Don’t stop negotiating (even when the creditor refuses)
Virtually every time I speak with a lender’s representative (a mortgage or credit card company) and inquire about the available programs and options, I’m told that they have outlined every available option and that there are no other alternatives. They are wrong! Sometimes representatives will tell you this because they believe it to be so, and other times they are not being truthful. There are almost always more options. The best strategy is to hang up and try somebody else the next day.
Push the envelope a bit too far
Negotiating is similar to playing cards. Bluffing is always in play. One of the great advantages of negotiation compared to playing cards is that you are never placed in the position where you have to call the other player. In cards, when you call the hand, there is no going back and starting over. Negotiation is different. You can push the other side as far as they will go, and then you can push them farther. Once they say no, you can step back and take the last deal. To me, unless you’ve pushed this far, you haven’t pushed far enough.
Don’t believe everything that others tell you
In the credit card arena, it amazes me to hear the things that the collecting representatives will say. Most of them pretend to be pleasant and act as though they are trying to help your clients find a solution to their unfortunate situation. The key word here is act—some of them deserve Academy Awards for pretending to try to help. When they suggest things like borrowing from a client’s 401(k) account or skipping a mortgage payment to pay the credit card up to date so the client’s credit score will not be damaged, they are not trying to help. They are simply doing their job as dictated by an unscrupulous credit card company.
Don’t walk away without a plan
In Michigan and other states that are recourse states, if the client walks away from the home and allows it to go through the foreclosure process, the lender can bid the market value of the home at the time of the foreclosure sale and then sue for the deficiency, which is the difference between the bid price and the outstanding mortgage balance on the date of sale. The lender has six years from the date of the client’s last payment to sue. There is a dangerous misconception that these lawsuits are not being filed. Deficiency claims are being pursued, and the numbers are increasing. If the mortgage balance your client owes is close to market value, the risk is far less. You should never counsel your client to just walk away, with eyes closed and hoping for the best.

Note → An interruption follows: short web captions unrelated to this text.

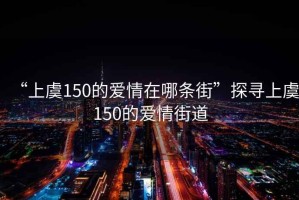 “上虞150的愛情在哪條街”探尋上虞150的愛情街道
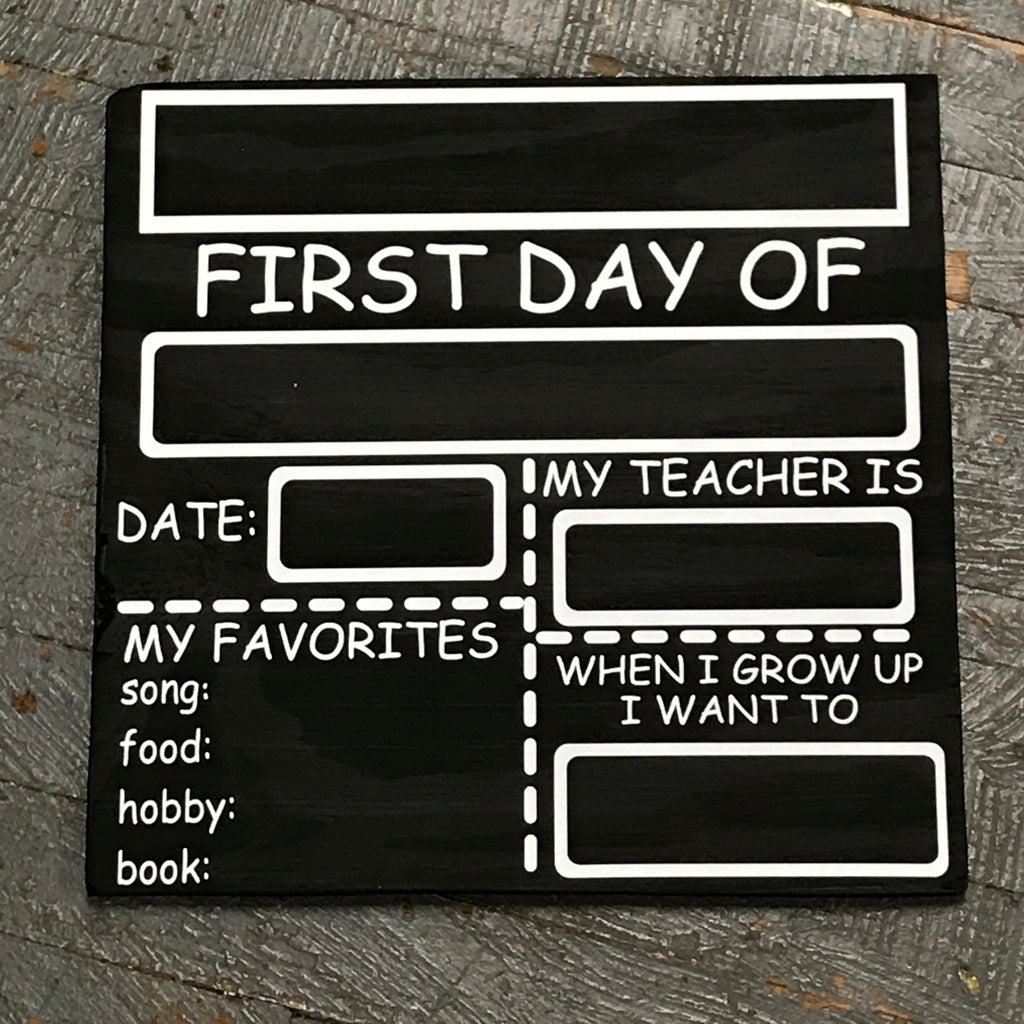 First Day Back to School Chalk Board Photo Prop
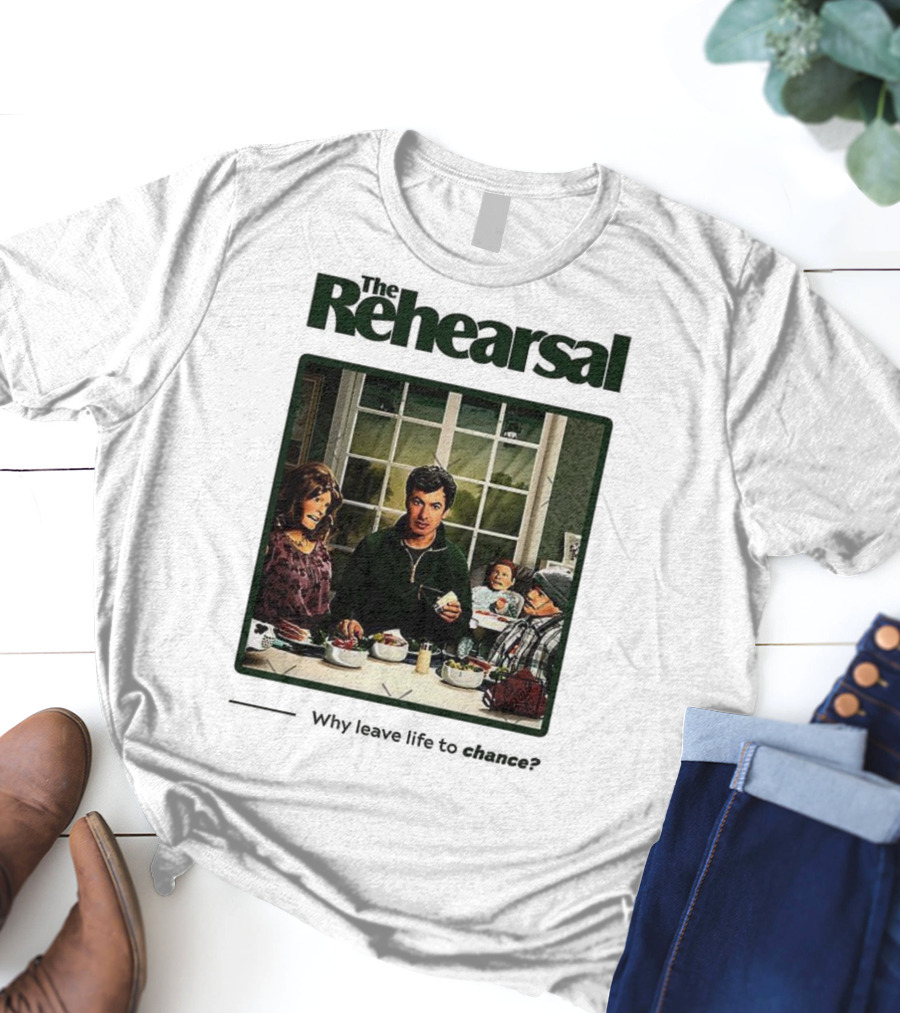 The Rehearsal Why Leave Life To Chance Dinner Scene With Characters T-Shirt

The goal is to know where you are taking the client, so the walk-away strategy must be part of the planning process.
Have contingency plans in place
In more complex personal situations (or in business settings), the plan as developed often includes the best available options but does not necessarily have a guaranteed successful outcome. In that situation, you should have contingent options in place, including making sure there are additional emergency cash reserves in case the only realistic choice is to seek bankruptcy relief. The bottom line is that you have to make sure the plan includes a means to ensure your client’s continued financial viability in some form.
Tell clients not to dwell on what might have been
When facing financial hardship, it is easy for the frustration, anxiety, and embarrassment, as well as an unfounded hope that the world will return to what it used to be, to cloud a client’s judgment and interfere with charting a positive course. The bottom line is that you must emphasize to your clients that they need to move forward and not get bogged down thinking about the past.